在孫喜財的要求下,我們又從東北角橫穿過禦花園,逛到西北角。已經是四點半鍾了,這裏遊客稀少,王嬌捧著故宮手冊說:“手冊上說故宮西北角當年在清朝的時候也是比較偏僻的地方,住在這裏的基本都是犯了大錯被打入冷宮的妃子,和存放物品用。”
“怪不得這裏給人感覺陰嗖嗖的。”我說。
孫喜財在漢白玉欄杆上坐下,掏出十塊錢遞給王嬌:“我又渴又累,走不動了。去給我買瓶可樂,剛才那條過道對麵的什麽齋裏有個小賣店,快去。”
王嬌埋怨道:“我說累了,你說不累;現在你又走不動了,忍著點兒,咱們趕快往外走吧。故宮都要清場了,出了門到外麵再喝,這裏賣的貴。”孫喜財卻說什麽也不走,非要喝可樂,無奈之下,王嬌隻好去買。我不想和他單獨相處,提出要去趟廁所,就和王嬌一塊走了,讓孫喜財原地等我們。
買了可樂再回去,發現孫喜財並沒有在原地等待,不知道去了哪裏。王嬌喊了半天,附近的幾個地方也找了,都沒有孫喜財的蹤跡。打他的手機,竟然提示關機。王嬌特別生氣:“這人是不是有毛病?非得和我對著幹!告訴他原地等著,他非要亂跑!”

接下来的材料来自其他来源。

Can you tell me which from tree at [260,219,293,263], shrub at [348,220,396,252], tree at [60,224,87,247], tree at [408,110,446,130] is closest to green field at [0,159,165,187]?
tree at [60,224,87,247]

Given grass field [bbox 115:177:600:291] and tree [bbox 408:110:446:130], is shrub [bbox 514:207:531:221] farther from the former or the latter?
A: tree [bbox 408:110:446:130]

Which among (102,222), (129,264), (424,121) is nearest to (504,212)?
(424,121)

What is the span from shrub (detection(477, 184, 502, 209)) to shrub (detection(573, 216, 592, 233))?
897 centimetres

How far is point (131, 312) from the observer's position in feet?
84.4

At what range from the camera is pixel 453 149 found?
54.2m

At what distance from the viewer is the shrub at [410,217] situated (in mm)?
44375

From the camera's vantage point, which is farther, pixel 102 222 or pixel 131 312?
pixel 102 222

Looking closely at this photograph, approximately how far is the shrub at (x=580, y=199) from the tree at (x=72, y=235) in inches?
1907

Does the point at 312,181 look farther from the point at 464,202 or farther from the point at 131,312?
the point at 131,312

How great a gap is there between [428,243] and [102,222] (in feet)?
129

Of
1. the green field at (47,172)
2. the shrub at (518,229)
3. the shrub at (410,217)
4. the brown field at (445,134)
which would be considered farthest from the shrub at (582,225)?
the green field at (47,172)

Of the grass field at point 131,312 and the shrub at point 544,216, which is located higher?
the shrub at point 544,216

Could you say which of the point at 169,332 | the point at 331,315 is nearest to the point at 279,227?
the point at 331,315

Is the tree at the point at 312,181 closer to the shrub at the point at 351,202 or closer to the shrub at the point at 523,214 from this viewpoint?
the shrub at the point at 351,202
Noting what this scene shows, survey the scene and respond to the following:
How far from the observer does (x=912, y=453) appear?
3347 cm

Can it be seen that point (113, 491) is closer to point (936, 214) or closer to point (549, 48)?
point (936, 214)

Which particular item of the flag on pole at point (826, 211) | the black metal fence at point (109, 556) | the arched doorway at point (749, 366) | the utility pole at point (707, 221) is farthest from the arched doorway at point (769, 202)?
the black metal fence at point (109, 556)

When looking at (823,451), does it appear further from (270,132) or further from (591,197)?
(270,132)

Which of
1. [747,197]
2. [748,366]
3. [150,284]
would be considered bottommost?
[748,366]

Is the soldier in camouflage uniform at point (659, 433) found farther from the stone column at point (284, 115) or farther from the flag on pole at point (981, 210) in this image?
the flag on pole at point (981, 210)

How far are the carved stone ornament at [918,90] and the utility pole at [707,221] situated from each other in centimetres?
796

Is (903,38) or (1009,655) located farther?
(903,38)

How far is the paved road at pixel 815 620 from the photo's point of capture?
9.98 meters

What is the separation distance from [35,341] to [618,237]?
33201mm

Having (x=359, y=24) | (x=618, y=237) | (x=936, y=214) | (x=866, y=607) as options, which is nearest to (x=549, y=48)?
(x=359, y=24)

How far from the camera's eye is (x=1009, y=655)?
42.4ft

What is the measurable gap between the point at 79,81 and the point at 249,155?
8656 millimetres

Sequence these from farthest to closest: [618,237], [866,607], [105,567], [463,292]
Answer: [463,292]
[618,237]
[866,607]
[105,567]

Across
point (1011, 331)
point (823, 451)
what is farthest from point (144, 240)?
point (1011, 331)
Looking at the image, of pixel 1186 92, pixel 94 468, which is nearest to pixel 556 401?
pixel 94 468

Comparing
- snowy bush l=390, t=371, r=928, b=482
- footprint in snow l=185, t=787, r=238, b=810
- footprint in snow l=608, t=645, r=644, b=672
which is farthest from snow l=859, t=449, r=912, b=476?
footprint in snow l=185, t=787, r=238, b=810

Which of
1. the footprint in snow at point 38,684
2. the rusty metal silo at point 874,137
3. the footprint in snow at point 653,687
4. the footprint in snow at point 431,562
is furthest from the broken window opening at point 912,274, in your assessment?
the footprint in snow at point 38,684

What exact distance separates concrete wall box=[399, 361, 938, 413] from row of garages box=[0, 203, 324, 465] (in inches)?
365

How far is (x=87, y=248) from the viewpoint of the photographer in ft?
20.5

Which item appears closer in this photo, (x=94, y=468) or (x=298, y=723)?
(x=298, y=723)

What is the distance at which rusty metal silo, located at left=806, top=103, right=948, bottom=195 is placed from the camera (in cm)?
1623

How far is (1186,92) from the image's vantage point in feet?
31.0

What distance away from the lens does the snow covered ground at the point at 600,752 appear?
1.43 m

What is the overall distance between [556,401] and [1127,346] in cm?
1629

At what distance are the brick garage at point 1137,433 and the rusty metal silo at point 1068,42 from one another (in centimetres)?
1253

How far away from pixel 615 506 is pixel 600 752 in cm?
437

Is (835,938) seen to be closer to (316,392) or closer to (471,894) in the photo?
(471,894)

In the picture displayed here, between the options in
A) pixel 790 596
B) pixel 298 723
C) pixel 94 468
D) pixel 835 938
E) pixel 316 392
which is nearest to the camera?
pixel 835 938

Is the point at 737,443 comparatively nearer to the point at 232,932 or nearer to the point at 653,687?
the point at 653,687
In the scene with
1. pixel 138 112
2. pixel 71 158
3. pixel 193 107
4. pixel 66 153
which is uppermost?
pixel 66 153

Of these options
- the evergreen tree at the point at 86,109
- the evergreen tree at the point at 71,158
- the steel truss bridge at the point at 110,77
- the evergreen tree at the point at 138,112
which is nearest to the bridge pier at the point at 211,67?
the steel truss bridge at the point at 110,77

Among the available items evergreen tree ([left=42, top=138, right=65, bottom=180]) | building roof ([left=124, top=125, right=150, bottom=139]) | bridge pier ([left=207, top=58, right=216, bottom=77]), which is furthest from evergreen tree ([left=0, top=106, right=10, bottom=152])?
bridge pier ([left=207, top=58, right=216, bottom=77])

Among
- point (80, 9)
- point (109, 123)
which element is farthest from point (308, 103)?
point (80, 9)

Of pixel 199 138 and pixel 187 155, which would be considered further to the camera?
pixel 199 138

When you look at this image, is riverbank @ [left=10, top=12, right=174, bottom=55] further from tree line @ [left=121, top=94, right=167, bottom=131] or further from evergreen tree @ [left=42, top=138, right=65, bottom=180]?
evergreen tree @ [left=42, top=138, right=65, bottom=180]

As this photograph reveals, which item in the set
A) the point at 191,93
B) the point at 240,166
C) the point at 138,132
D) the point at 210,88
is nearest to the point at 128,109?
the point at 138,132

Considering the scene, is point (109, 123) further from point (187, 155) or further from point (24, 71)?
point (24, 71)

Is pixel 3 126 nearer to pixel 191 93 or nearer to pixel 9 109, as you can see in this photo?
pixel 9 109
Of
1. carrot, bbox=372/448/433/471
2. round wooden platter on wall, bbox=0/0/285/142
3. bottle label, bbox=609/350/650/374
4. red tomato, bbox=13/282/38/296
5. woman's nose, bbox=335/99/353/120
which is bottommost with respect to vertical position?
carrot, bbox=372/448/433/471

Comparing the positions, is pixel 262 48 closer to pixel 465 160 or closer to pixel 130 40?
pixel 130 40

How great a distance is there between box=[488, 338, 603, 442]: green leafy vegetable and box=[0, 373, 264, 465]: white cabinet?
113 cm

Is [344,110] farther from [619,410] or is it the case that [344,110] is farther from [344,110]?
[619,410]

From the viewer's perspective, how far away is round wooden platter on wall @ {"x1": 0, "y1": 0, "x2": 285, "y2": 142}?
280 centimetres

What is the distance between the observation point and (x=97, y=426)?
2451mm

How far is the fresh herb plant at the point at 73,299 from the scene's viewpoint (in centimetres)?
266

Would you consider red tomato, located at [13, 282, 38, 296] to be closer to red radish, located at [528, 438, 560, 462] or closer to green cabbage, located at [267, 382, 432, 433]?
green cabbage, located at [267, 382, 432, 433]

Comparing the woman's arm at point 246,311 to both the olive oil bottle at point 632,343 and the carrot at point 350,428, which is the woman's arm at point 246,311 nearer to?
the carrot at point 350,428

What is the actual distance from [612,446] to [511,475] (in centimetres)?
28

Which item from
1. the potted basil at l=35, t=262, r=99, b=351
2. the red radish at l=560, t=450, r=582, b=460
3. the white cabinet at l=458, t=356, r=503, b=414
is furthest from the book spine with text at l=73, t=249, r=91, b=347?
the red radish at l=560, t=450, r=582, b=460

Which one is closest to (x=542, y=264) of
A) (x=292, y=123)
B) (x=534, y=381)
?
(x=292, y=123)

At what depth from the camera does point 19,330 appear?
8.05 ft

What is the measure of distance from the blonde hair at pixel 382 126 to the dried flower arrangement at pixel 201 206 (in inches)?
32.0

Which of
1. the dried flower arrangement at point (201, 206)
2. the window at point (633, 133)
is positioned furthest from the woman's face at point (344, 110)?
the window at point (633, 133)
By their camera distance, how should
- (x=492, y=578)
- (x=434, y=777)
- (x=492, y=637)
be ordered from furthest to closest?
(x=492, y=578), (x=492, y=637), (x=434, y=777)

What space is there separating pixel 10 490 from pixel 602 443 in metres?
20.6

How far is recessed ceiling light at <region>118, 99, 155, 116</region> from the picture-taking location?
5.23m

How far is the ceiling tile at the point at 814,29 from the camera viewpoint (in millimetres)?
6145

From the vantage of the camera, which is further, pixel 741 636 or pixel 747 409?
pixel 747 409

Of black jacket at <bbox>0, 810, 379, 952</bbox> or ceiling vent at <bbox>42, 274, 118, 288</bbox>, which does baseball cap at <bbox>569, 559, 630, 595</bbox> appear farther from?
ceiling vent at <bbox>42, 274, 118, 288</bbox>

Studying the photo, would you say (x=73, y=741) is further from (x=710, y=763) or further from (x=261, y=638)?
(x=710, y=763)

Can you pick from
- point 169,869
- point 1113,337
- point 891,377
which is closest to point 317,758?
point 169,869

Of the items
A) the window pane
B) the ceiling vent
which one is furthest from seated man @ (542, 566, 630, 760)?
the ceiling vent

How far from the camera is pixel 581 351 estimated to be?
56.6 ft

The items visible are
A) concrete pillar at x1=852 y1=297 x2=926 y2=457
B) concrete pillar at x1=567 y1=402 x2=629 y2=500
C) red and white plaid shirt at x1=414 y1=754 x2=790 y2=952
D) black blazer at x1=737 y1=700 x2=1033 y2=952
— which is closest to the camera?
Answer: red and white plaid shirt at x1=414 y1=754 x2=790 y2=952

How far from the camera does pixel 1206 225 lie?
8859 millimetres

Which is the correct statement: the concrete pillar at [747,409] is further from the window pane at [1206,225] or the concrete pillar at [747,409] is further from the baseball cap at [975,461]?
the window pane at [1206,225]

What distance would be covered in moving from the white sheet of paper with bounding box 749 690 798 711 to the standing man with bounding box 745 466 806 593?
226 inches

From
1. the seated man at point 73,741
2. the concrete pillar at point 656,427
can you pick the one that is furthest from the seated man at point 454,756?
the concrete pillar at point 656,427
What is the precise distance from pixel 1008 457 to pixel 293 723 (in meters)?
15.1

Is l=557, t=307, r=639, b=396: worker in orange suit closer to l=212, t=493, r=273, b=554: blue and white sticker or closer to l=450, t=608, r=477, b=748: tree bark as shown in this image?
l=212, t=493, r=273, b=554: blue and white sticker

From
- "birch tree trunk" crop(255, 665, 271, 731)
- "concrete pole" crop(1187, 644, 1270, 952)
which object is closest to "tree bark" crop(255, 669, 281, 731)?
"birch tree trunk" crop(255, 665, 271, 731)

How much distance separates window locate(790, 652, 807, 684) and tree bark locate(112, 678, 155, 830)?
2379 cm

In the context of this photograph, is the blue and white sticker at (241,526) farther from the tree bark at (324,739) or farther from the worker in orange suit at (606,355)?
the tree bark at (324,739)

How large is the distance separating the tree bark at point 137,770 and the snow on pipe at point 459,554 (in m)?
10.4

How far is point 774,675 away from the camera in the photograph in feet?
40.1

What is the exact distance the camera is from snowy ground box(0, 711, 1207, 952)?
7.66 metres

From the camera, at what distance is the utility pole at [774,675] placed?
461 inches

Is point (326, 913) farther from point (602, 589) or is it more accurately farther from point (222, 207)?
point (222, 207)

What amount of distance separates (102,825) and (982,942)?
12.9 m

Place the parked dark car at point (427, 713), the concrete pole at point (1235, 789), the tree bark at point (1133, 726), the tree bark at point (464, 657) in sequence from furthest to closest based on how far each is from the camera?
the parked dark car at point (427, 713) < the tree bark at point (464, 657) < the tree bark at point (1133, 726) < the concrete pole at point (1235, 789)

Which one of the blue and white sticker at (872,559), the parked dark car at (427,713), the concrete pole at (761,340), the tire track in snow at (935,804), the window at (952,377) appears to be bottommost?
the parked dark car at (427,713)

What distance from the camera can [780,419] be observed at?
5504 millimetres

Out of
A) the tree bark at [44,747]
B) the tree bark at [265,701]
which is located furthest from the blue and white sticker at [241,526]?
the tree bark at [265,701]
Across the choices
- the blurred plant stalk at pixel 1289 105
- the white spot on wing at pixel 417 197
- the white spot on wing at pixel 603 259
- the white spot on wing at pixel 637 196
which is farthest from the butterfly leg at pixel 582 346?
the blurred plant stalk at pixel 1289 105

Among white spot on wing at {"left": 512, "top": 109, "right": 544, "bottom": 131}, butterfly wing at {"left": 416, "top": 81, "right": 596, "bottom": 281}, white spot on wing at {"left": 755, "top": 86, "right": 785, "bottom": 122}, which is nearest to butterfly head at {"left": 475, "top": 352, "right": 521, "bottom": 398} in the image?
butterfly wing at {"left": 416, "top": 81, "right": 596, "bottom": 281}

我提議:“我看咱倆最好分頭找,找到了之後電話聯係,沒事兒,我看他就是好奇,說不定就在附近呢。”
就這樣,我和王嬌分頭去找孫喜財。故宮西北角有很多故宮的宮門都緊鎖著,推也推不開,顯然是未開放的區域。我找了一圈,什麽也沒發現,拐過彎發現在某段宮牆上的小宮門開了一道小縫,我就走過去,偷眼朝縫裏看。